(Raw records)

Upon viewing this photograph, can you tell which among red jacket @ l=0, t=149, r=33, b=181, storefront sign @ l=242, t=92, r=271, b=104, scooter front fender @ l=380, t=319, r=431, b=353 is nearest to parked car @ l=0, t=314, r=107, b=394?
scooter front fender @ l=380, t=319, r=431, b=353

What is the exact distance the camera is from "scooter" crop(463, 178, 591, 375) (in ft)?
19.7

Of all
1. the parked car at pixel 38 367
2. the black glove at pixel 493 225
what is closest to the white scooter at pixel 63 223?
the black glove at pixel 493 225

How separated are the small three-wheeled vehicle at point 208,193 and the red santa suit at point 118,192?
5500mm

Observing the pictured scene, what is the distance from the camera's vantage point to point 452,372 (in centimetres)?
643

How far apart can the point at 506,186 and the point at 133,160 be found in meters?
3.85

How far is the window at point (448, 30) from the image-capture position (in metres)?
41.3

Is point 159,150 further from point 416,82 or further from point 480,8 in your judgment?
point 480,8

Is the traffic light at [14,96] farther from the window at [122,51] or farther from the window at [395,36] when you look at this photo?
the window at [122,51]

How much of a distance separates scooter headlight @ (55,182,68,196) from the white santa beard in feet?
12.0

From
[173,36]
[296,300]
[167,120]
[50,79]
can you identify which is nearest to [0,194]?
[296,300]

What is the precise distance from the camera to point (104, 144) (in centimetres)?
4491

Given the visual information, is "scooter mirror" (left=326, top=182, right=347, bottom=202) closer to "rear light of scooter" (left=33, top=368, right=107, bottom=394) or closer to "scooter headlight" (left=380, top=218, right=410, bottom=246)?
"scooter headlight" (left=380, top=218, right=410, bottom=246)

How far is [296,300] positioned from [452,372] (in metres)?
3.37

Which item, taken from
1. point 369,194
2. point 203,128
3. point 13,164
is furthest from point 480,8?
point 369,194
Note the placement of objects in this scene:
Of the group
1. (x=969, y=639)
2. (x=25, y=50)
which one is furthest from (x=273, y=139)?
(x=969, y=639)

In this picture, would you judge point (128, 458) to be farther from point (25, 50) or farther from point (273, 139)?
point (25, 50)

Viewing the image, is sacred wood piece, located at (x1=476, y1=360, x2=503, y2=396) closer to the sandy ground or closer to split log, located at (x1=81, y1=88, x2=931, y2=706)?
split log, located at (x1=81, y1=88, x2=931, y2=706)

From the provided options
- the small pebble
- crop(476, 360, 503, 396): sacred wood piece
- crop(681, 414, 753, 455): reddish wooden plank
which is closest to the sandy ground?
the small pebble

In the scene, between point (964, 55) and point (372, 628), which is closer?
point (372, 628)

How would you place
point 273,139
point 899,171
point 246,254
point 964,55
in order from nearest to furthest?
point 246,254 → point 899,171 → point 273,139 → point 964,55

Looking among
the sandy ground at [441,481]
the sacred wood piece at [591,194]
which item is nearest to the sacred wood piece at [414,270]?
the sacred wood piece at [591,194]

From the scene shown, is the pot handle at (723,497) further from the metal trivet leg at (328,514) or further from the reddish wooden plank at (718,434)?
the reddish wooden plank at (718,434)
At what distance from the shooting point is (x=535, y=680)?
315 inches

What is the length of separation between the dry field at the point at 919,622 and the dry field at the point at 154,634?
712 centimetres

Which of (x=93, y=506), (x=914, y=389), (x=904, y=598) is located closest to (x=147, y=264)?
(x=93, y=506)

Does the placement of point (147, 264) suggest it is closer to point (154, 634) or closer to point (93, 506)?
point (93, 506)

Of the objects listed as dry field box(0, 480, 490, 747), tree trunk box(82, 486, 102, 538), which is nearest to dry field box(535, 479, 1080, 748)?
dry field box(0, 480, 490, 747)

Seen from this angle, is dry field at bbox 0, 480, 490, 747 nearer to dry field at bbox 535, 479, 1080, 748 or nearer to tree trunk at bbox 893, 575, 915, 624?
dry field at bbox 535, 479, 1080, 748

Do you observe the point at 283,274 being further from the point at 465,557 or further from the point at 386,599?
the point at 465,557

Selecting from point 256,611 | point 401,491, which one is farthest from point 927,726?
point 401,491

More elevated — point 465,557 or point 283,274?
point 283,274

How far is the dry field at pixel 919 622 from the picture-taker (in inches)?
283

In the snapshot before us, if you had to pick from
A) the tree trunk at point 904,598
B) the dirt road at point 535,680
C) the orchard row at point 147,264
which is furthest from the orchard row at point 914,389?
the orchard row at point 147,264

**Given instruction**
Go through the records and print each one exactly.

**Full response**
Upon viewing this photograph, can you tell which among red jacket @ l=0, t=149, r=33, b=181, storefront sign @ l=242, t=92, r=271, b=104, scooter front fender @ l=380, t=319, r=431, b=353 is nearest to parked car @ l=0, t=314, r=107, b=394?
scooter front fender @ l=380, t=319, r=431, b=353

What is the exact distance the camera is from "scooter" crop(463, 178, 591, 375) (in ft)?
19.7

Of all
1. the parked car at pixel 38 367
2. the black glove at pixel 493 225
what is closest to the white scooter at pixel 63 223?
the black glove at pixel 493 225

How separated are the small three-wheeled vehicle at point 208,193 and the red santa suit at point 118,192?
5500mm

Observing the pictured scene, what is the distance from the camera's vantage point to point 452,372 (in centimetres)?
643

How far apart can the point at 506,186 and the point at 133,160 be found in meters?
3.85

How far is the window at point (448, 30) from the image-capture position (in metres)?
41.3

Is point 159,150 further from point 416,82 or further from point 480,8 in your judgment?
point 480,8

Is the traffic light at [14,96] farther from the window at [122,51] or farther from the window at [395,36] when you look at this photo?
the window at [122,51]

How much of a distance separates scooter headlight @ (55,182,68,196) from the white santa beard in feet?
12.0

From
[173,36]
[296,300]
[167,120]
[50,79]
can you identify which is nearest to [0,194]?
[296,300]

What is the precise distance from the camera to point (104, 144) (in centimetres)?
4491

Given the visual information, is "scooter mirror" (left=326, top=182, right=347, bottom=202) closer to "rear light of scooter" (left=33, top=368, right=107, bottom=394) or closer to "scooter headlight" (left=380, top=218, right=410, bottom=246)?
"scooter headlight" (left=380, top=218, right=410, bottom=246)

How far is [296,300] positioned from [452,372] (in metres)?
3.37

Which item, taken from
1. point 369,194
2. point 203,128
3. point 13,164
is furthest from point 480,8?
point 369,194
Note the placement of objects in this scene:
Of the group
1. (x=969, y=639)
2. (x=25, y=50)
which one is furthest from (x=273, y=139)?
(x=969, y=639)

In this picture, would you judge point (128, 458) to be farther from point (25, 50) or farther from point (273, 139)?
point (25, 50)

Viewing the image, is sacred wood piece, located at (x1=476, y1=360, x2=503, y2=396) closer to the sandy ground or closer to split log, located at (x1=81, y1=88, x2=931, y2=706)?
split log, located at (x1=81, y1=88, x2=931, y2=706)

From the provided options
- the small pebble
- crop(476, 360, 503, 396): sacred wood piece
- crop(681, 414, 753, 455): reddish wooden plank
which is closest to the sandy ground?
the small pebble

In the scene, between point (964, 55) and point (372, 628), which is closer?
point (372, 628)

How would you place
point 273,139
point 899,171
point 246,254
point 964,55
in order from nearest to furthest?
point 246,254 → point 899,171 → point 273,139 → point 964,55

Looking among
the sandy ground at [441,481]
the sacred wood piece at [591,194]
which item is nearest to the sacred wood piece at [414,270]?
the sacred wood piece at [591,194]

From the scene shown, is the pot handle at (723,497) further from the metal trivet leg at (328,514) or further from the reddish wooden plank at (718,434)?
the reddish wooden plank at (718,434)
At what distance from the shooting point is (x=535, y=680)?
315 inches

What is the length of separation between the dry field at the point at 919,622 and the dry field at the point at 154,634?
712 centimetres

Which of (x=93, y=506), (x=914, y=389), (x=904, y=598) is located closest to (x=147, y=264)?
(x=93, y=506)

Does the placement of point (147, 264) suggest it is closer to point (154, 634) or closer to point (93, 506)?
point (93, 506)

Of the objects listed as dry field box(0, 480, 490, 747), tree trunk box(82, 486, 102, 538), which is nearest to dry field box(535, 479, 1080, 748)?
dry field box(0, 480, 490, 747)

Seen from this angle, is dry field at bbox 0, 480, 490, 747 nearer to dry field at bbox 535, 479, 1080, 748 or nearer to tree trunk at bbox 893, 575, 915, 624?
dry field at bbox 535, 479, 1080, 748

Do you observe the point at 283,274 being further from the point at 465,557 or further from the point at 386,599?
the point at 465,557

Selecting from point 256,611 | point 401,491, which one is farthest from point 927,726?
point 401,491

More elevated — point 465,557 or point 283,274?
point 283,274

How far is the dry field at pixel 919 622 from the picture-taker (in inches)?
283

In the snapshot before us, if you had to pick from
A) the tree trunk at point 904,598
B) the dirt road at point 535,680
C) the orchard row at point 147,264
which is furthest from the orchard row at point 914,389?
the orchard row at point 147,264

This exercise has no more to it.